From the moment he pulled himself off Vladislav Tretiak, Peter Mahovlich knew he had scored a legendary goal. In the years that followed, he was reminded several times. This is bound to happen when you score one of the most exciting and timely shorthand goals in the history of the game.
But nearly five decades later, in conversation with Ken Dryden, Mahovlish was made aware of the sheer brilliance of the goal that took Canada 3-1 lead in Game 2 of the Summit Series, which was played 50 years ago on Sunday. Dryden wasn’t playing that night in Toronto and coach Harry Sinden decided that when neither Dryden nor Tony Esposito were playing it would be a healthy scratch, so Ed Johnston was the reserve goalkeeper in all eight games. So Dryden was in the stands when Mahvleich scored.
Kenny told me, ‘When I did that move and I scored that goal, I said, ‘Oh, ah, ah!’ Mahwflesh said. “Kenny Dryden, master of detailed words, that’s what he told me. He couldn’t find the words.”
It’s hard to find fault with that. The importance of this goal in the series cannot be overstated, although it is not on par with three-game winner Paul Henderson. After the greatest humiliation in Canadian hockey history just two days ago, Team Canada went into game two knowing full well that it wouldn’t be easy. Nine players who played in Game 1 of the series, a 7-3 loss to the Soviets, were not in Game 2’s lineup.
Having made a 2-0 lead early in the third half, Canada saw their lead to 2-1 when Alexander Yakushev scored a powerful goal with Bobby Clark to break. When Pat Stapleton was called to the pin less than a minute later, he sent Sinden Mahovlich and Phil Esposito to kill the penalty.
Phil came up to me on the bench and said, ‘We’re going out to kill this penalty, and instead of just throwing the discus in the ice, any time we get it we’ll grab it biting and try to keep as much as possible in the neutral zone and waste some time. And I said, ‘Okay, very good. “”
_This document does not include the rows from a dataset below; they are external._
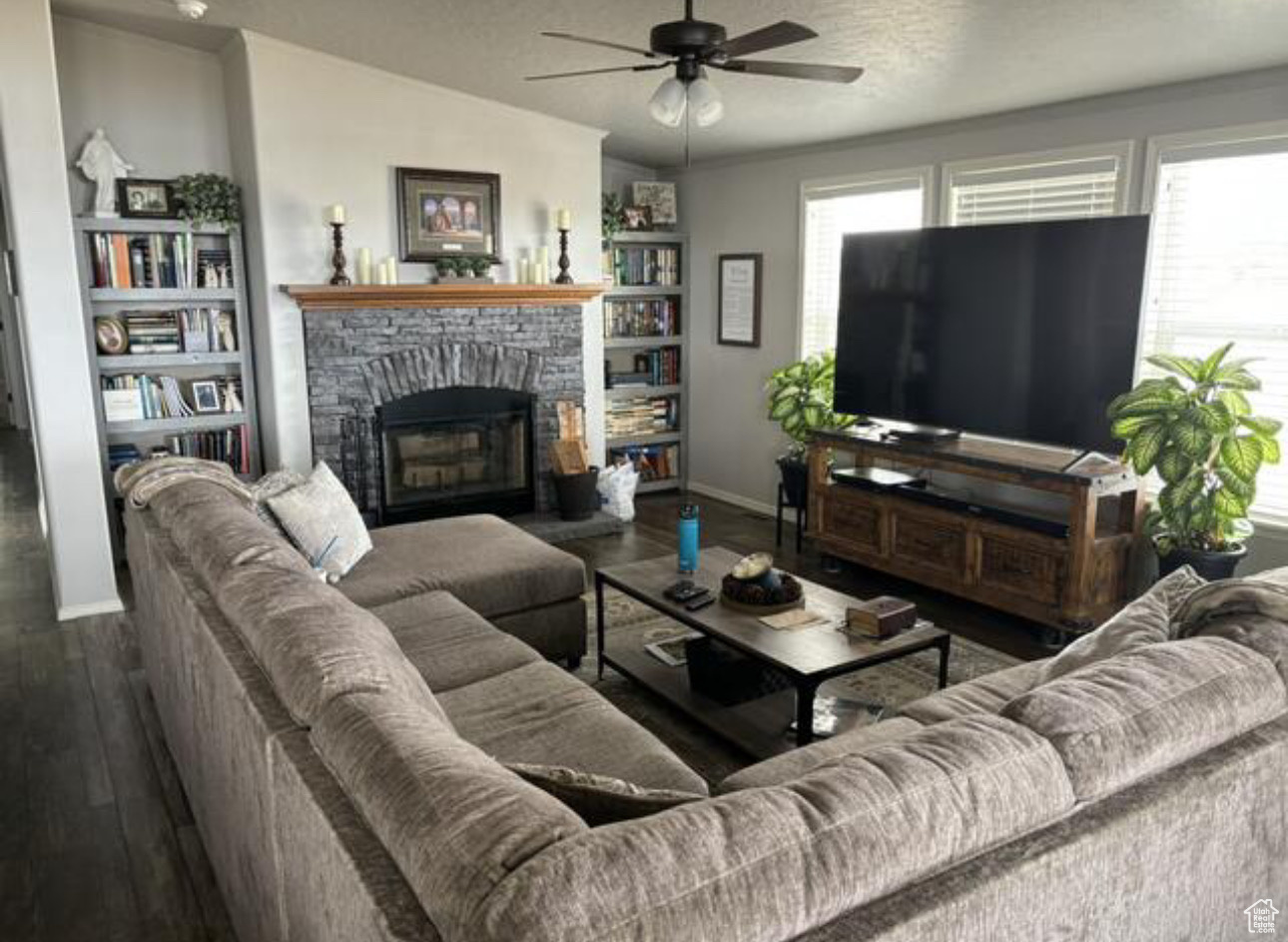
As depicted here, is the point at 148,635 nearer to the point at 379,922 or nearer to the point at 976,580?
the point at 379,922

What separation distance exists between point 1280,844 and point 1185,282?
9.95 ft

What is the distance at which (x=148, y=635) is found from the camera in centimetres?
323

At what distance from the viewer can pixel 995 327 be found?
4398 millimetres

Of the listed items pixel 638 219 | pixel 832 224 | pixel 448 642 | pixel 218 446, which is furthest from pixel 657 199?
pixel 448 642

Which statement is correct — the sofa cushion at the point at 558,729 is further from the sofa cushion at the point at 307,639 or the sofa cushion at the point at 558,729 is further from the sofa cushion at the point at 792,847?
the sofa cushion at the point at 792,847

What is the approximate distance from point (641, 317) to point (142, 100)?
3249mm

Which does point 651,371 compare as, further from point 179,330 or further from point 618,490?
point 179,330

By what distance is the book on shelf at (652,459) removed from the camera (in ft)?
22.6

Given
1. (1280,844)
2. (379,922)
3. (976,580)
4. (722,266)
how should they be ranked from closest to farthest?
(379,922)
(1280,844)
(976,580)
(722,266)

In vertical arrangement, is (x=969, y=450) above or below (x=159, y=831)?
above

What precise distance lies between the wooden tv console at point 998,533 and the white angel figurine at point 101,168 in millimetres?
3778

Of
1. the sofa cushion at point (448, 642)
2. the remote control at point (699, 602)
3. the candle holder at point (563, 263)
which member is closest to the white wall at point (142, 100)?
the candle holder at point (563, 263)

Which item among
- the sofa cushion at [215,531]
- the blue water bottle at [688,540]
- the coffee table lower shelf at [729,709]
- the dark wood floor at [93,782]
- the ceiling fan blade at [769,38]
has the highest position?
the ceiling fan blade at [769,38]

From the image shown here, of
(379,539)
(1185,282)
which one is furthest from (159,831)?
(1185,282)
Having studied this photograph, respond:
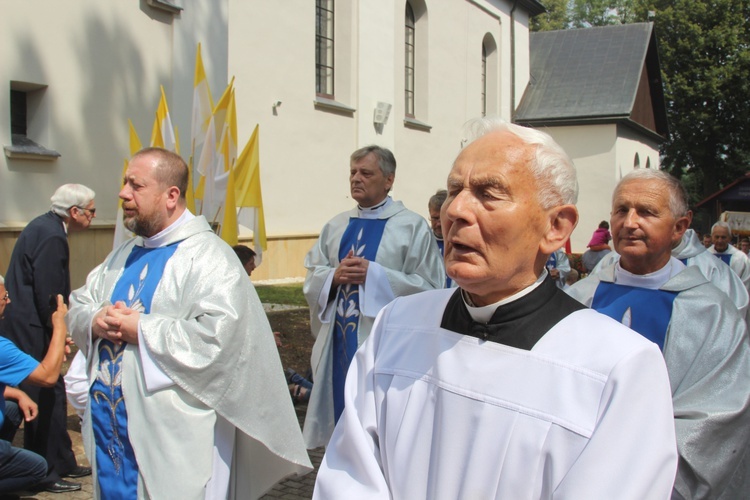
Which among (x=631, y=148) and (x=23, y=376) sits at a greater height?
(x=631, y=148)

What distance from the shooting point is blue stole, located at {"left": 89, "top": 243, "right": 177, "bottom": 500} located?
11.2ft

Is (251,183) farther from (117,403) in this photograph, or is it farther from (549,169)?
(549,169)

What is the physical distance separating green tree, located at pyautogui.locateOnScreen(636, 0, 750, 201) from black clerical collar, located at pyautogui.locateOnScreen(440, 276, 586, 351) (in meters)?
36.8

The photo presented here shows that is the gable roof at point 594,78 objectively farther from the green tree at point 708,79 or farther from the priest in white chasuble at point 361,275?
the priest in white chasuble at point 361,275

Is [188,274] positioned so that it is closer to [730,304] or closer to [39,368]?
[39,368]

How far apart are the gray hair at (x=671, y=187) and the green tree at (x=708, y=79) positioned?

So when Esposito collected the disc from the plates and Mahovlish collected it in the neutral zone, the plan at the time was to carry the disc through the zone and wait for Esposito as a trailer. By the time he bumped into Lulen and saw only Soviet defender Yevgeny Palladyev between him and the net, well, the plan changed. “It was a one-on-one match with the defender and he froze so I moved around the defender and went into the net,” Mahofflish said. “And I ended up scoring that goal. I was very new and only used to killing penalties.”
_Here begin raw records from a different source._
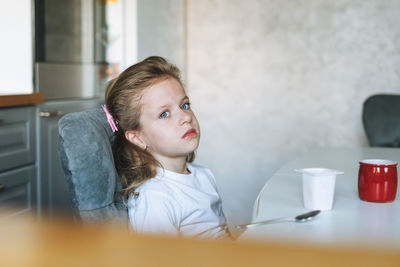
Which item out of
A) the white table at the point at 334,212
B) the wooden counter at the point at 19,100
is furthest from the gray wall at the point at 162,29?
the white table at the point at 334,212

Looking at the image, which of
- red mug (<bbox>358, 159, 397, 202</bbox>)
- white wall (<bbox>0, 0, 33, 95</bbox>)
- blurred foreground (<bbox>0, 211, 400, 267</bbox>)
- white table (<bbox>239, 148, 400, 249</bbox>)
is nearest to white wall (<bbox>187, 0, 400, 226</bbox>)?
white wall (<bbox>0, 0, 33, 95</bbox>)

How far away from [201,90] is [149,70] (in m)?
2.36

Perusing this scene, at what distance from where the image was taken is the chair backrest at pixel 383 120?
231cm

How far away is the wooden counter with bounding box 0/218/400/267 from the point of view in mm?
110

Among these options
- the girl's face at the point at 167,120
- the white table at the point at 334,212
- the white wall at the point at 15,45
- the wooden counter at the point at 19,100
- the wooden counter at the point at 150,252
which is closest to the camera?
the wooden counter at the point at 150,252

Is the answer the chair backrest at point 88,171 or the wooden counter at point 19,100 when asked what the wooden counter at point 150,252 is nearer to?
the chair backrest at point 88,171

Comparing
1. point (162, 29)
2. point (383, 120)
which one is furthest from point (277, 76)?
point (383, 120)

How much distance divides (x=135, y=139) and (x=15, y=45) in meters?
1.13

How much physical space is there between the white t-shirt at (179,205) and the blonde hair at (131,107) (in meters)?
0.05

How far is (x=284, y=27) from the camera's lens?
3.39m

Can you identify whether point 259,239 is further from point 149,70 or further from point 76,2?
point 76,2

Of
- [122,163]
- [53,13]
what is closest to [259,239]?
[122,163]

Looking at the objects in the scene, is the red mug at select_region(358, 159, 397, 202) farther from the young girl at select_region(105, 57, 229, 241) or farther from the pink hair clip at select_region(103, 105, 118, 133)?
the pink hair clip at select_region(103, 105, 118, 133)

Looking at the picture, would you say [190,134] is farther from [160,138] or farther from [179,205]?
[179,205]
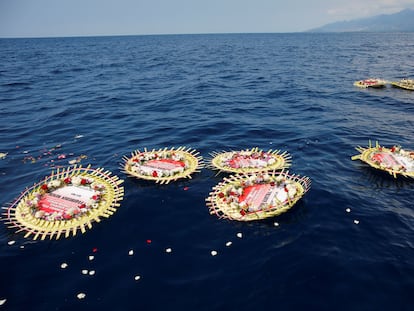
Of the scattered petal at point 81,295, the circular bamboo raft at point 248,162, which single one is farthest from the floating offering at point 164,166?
the scattered petal at point 81,295

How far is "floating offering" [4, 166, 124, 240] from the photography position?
18.7 meters

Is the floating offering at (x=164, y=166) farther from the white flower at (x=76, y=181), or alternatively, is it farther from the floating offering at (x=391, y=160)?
the floating offering at (x=391, y=160)

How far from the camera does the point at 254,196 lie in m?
21.3

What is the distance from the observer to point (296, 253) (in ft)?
56.3

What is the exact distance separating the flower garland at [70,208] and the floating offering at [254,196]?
772 centimetres

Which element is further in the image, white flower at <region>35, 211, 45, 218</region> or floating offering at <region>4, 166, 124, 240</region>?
white flower at <region>35, 211, 45, 218</region>

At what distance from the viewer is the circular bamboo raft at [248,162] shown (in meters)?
25.3

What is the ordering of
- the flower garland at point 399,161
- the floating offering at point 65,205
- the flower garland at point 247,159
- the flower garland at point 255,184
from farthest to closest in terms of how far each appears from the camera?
the flower garland at point 247,159, the flower garland at point 399,161, the flower garland at point 255,184, the floating offering at point 65,205

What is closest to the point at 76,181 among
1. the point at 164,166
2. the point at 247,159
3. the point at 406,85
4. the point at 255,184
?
the point at 164,166

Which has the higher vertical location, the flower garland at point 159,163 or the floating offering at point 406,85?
the floating offering at point 406,85

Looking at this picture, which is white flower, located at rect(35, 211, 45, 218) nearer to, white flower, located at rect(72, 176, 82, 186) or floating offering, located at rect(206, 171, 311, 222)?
white flower, located at rect(72, 176, 82, 186)

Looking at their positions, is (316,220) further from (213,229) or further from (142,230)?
(142,230)

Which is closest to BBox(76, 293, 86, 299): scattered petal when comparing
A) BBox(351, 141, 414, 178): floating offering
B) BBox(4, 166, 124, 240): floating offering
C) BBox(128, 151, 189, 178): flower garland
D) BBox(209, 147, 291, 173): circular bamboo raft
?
BBox(4, 166, 124, 240): floating offering

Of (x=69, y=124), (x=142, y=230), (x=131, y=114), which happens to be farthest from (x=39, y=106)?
(x=142, y=230)
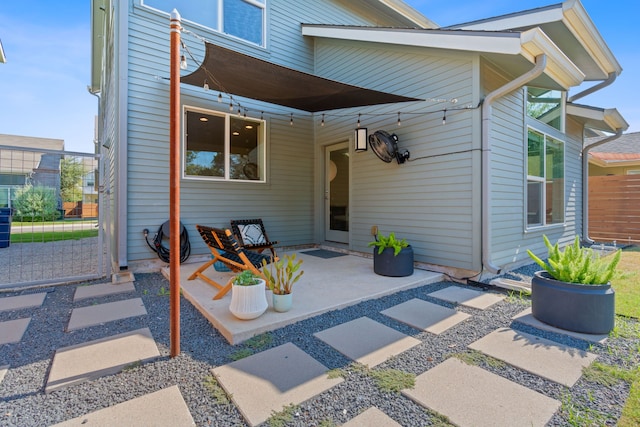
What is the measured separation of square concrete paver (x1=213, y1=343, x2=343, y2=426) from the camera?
171 centimetres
That goal essentially put the match out of hand, with Mahvlitch’s older brother, Frank, scoring a goal later in the period to claim the win. Of the four matches Canada won, the second match was the most decisive victory, and the only one with a difference of more than one goal. Sure enough, the Canadian team was on a mission in Toronto to assert itself after the embarrassment of the first game. Canada focused even harder on defense and playing a physical game and it paid off.
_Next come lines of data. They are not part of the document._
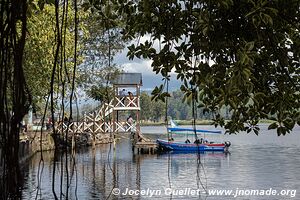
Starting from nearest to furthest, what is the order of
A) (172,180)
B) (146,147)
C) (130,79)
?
(172,180)
(146,147)
(130,79)

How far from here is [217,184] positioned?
67.8 feet

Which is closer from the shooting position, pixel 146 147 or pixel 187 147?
pixel 146 147

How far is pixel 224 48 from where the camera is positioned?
2729mm

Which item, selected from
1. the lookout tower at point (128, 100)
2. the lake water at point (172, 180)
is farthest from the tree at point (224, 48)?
the lookout tower at point (128, 100)

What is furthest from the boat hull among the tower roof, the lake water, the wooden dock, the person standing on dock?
the lake water

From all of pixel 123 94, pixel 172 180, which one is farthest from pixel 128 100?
pixel 172 180

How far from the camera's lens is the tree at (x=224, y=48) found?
8.40 feet

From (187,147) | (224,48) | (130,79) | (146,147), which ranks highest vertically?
(130,79)

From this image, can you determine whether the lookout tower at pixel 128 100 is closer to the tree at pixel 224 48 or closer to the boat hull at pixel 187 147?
the boat hull at pixel 187 147

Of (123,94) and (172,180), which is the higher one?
(123,94)

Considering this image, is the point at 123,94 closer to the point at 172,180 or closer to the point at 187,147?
the point at 187,147

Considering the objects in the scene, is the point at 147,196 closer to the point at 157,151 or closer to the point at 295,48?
the point at 295,48

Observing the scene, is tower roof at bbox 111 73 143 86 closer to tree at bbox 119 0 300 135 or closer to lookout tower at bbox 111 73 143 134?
lookout tower at bbox 111 73 143 134

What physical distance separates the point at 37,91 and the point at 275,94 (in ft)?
Result: 51.6
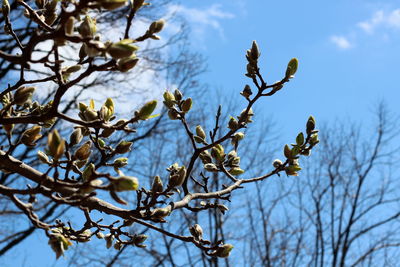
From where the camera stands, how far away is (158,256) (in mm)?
9570

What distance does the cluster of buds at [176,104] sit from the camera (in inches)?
75.9

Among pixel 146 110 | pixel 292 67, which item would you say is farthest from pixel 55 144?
pixel 292 67

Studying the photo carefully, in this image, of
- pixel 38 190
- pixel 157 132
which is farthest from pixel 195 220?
pixel 38 190

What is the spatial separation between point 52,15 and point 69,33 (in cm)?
68

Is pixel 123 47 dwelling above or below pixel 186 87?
below

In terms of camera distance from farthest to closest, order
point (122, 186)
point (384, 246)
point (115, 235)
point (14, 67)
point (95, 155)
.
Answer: point (384, 246) < point (95, 155) < point (14, 67) < point (115, 235) < point (122, 186)

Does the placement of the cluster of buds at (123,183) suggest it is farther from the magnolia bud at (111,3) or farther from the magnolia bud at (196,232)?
the magnolia bud at (196,232)

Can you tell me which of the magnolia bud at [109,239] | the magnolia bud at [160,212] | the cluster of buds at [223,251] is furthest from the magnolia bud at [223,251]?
the magnolia bud at [109,239]

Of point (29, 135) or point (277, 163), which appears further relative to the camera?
point (277, 163)

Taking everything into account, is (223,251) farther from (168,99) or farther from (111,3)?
(111,3)

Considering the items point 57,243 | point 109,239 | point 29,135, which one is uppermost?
point 29,135

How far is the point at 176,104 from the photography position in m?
1.96

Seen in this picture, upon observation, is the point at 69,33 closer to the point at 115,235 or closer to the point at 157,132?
the point at 115,235

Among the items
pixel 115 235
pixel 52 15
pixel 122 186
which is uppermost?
pixel 52 15
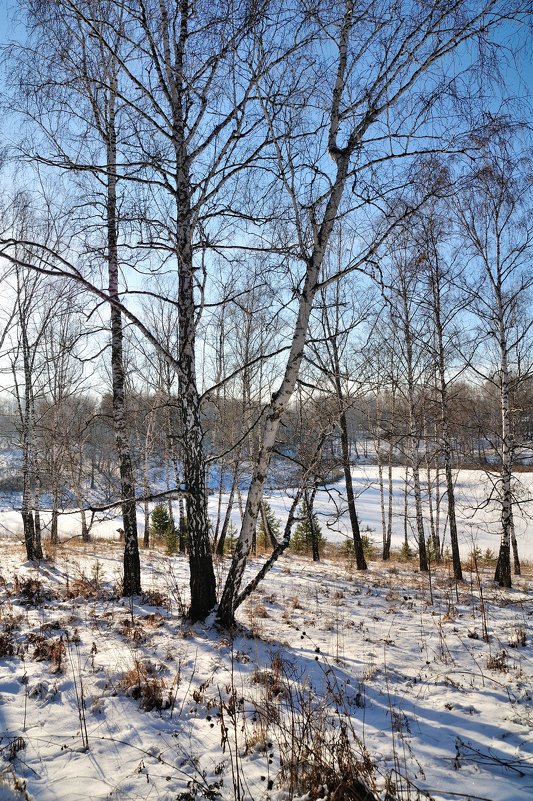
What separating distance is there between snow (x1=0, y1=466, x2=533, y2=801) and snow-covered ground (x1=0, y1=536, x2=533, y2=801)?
0.01 meters

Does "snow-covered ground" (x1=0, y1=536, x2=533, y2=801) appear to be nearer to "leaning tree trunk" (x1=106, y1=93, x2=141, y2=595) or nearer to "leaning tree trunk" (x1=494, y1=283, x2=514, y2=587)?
"leaning tree trunk" (x1=106, y1=93, x2=141, y2=595)

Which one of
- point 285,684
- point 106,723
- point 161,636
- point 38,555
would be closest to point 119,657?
point 161,636

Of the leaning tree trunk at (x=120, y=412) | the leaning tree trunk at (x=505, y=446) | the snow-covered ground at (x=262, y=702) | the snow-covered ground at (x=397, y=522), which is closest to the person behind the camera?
the snow-covered ground at (x=262, y=702)

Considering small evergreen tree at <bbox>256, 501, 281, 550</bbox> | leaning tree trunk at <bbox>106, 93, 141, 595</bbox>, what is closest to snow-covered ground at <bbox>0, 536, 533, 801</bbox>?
leaning tree trunk at <bbox>106, 93, 141, 595</bbox>

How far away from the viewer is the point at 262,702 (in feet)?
10.7

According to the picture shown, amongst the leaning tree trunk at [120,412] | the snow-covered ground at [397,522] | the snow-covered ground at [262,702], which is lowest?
the snow-covered ground at [397,522]

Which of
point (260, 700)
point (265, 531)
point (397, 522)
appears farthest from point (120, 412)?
point (397, 522)

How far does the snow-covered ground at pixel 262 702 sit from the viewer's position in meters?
2.39

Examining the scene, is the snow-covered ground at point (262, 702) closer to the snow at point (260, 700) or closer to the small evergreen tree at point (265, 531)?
the snow at point (260, 700)

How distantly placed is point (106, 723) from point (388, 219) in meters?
5.20

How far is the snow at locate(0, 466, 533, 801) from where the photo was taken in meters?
2.40

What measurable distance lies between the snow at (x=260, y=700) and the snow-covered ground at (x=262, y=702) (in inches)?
0.6

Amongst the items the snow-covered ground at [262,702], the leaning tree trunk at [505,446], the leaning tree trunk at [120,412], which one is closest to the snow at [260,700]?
the snow-covered ground at [262,702]

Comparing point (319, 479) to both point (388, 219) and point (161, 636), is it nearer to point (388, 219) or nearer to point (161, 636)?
point (161, 636)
“Throughout the training camp, I don’t think we’re focused enough on defense,” said defender Serge Savard. “All the time it was goals, goals, goals… How many goals are we going to win? But in this match, we brought some defense into the game.”
The other big difference was the goalkeeper. There’s no fact that Dryden struggled so hard in Game 1, spending a terrible time adjusting to the Soviets’ speed and ability to play a crowded game in front of the net, a departure from NHL teams that played much more in straight lines. Esposito was much better at predicting what the Soviets would do. A team that played against him helped him a lot better than they did with Dryden. They checked out more aggressively and were much better defensively, which made for a much easier night for Esposito.
And after watching Tretillac stone them on all 10 shots in the first period, Canada got even more aggressive in the second half. They unleashed 16 shots on Tretiak, all but one of which were stopped by the player who emerged as the series’ most surprising star. But the Canadian players didn’t allow themselves to be upset or frustrated, and by the time Frank Mahofflish scored a one-off from Stan Mikita midway through the third inning, Canada was rewarded for playing well.
“They were more respectful than us in the second match,” said Soviet captain Boris Mikhailov. “They understood that we can play hockey well. They played very well, a very physical match. We have never seen such a style of game.” The Soviets were already upset after a match in which the American-born referee allowed Canada to get away with what they thought was a dirty game.
Sinden knew he needed to change the look of the lineup from Game 1 and sat on the GAG Line team for the New York Rangers of Rod Gilbert, Jean Ratelle and Vic Hadfield. Prior to the match, Rattle was awarded the Lester B. Pearson Player of the Year award as per the players’ choice. It was a risky move and it paid off. Wayne Cashman and JB Barris join the squad to spark a spark. Sinden also entered the defensive duo of Chicago Black Hawks from Stapleton and Bill White, also adding on the static influence of Serge Savard. After the second match, a collective sigh could be heard across Canada. “Enjoy the victory, but don’t rejoice in it,” Sinden told his players after the match. “We have six games to play. Enjoy it tonight, savor it, but we have a lot of games to play.”